摘要:Cruciferous vegetables are rich sources of glucosinolates (GSLs). GSLs are degraded into isothiocyanates, which are potent anticarcinogens, by human gut bacteria. However, the mechanisms and enzymes involved in gut bacteria-mediated GSL metabolism are currently unclear. This study aimed to elucidate the enzymes involved in GSL metabolism in lactic acid bacteria, a type of gut bacteria.
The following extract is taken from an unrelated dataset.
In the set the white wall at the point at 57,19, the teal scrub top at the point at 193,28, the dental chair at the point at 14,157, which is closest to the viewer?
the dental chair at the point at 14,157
Companilactobacillus farciminis KB1089 was selected as a lactic acid bacteria strain model that metabolizes sinigrin, which is a GSL, into allylisothiocyanate. The sinigrin-metabolizing activity of this strain is induced under glucose-absent and sinigrin-present conditions. A quantitative comparative proteomic analysis was conducted and a total of 20 proteins that were specifically expressed in the induced cells were identified. Three candidate proteins, β-glucoside-specific IIB, IIC, IIA phosphotransferase system (PTS) components (
CfPttS), 6-phospho-β-glucosidase (
CfPbgS) and a hypothetical protein (
CfNukS), were suspected to be involved in sinigrin-metabolism and were thus investigated further. We hypothesize a pathway for sinigrin degradation, wherein sinigrin is taken up and phosphorylated by
CfPttS, and subsequently, the phosphorylated entity is degraded by
CfPbgS. As expression of both
pttS and
pbgS genes clearly gave
Escherichia coli host strain sinigrin converting activity, these genes were suggested to be responsible for sinigrin degradation. Furthermore, heterologous expression analysis using
Lactococcus lactis suggested that
CfPttS was important for sinigrin degradation and
CfPbgS degraded phosphorylated sinigrin.